WHAT THE TASK ASKS ▸ Reproduce every entry below word for word, leaving out the pictures.

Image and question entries
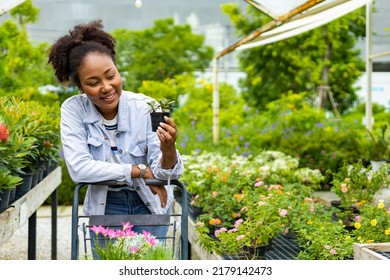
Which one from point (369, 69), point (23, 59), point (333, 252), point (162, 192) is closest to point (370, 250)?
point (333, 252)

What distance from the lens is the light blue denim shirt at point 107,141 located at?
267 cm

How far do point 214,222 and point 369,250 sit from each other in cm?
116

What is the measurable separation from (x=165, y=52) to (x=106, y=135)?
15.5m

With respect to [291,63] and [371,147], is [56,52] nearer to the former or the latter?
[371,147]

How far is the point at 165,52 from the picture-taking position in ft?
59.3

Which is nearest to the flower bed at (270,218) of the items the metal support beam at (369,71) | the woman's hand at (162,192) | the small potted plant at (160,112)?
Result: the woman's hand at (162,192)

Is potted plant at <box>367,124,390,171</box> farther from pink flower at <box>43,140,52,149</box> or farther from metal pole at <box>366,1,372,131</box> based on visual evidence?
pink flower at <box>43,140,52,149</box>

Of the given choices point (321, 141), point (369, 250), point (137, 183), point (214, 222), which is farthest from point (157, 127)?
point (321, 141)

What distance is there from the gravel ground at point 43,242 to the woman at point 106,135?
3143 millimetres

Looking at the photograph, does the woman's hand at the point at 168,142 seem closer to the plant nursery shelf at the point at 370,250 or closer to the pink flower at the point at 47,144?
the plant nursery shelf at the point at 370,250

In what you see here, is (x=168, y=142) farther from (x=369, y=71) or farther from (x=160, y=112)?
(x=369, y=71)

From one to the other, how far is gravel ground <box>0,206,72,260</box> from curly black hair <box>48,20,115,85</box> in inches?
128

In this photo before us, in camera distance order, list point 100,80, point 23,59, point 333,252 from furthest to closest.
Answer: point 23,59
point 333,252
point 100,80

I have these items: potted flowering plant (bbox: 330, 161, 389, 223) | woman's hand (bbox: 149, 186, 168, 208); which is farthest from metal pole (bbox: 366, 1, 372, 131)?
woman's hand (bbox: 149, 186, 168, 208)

RESULT OF THE TASK ▸
Which one from point (369, 69), point (23, 59), point (333, 252), point (162, 192) is closest to point (370, 250)?
point (333, 252)

What distance from the lens is the light blue denim shirt at point 107,141 located at?
267 cm

How far do point 214,222 and point 369,250 sit from each other in cm?
116

What is the measurable separation from (x=165, y=52) to (x=106, y=135)?
15.5m

With respect to [291,63] and [371,147], is [56,52] nearer to the former or the latter?
[371,147]

How far is the point at 165,52 from the picture-taking position in ft?
59.3

Which is nearest to the flower bed at (270,218) of the items the metal support beam at (369,71) | the woman's hand at (162,192) | the small potted plant at (160,112)?
Result: the woman's hand at (162,192)

Is potted plant at <box>367,124,390,171</box> farther from pink flower at <box>43,140,52,149</box> or farther from metal pole at <box>366,1,372,131</box> based on visual evidence?
pink flower at <box>43,140,52,149</box>

Of the given choices point (321, 141), point (369, 250), point (137, 183), point (214, 222), which is farthest from point (157, 127)?
point (321, 141)

What distance is there from the gravel ground at point 43,242 to the woman at point 106,135?
3143 millimetres

Looking at the photograph, does the woman's hand at the point at 168,142 seem closer to the plant nursery shelf at the point at 370,250 or closer to the pink flower at the point at 47,144?
the plant nursery shelf at the point at 370,250

In what you see here, is (x=168, y=142) farther from (x=369, y=71) or farther from (x=160, y=112)?
(x=369, y=71)

From one to the other, how far is gravel ground <box>0,206,72,260</box> from curly black hair <box>48,20,115,85</box> in inches?
128

In this photo before us, in camera distance order, list point 100,80, point 23,59, point 333,252 from furthest to closest.
Answer: point 23,59
point 333,252
point 100,80

I have these items: potted flowering plant (bbox: 330, 161, 389, 223) | woman's hand (bbox: 149, 186, 168, 208); which is farthest from metal pole (bbox: 366, 1, 372, 131)?
woman's hand (bbox: 149, 186, 168, 208)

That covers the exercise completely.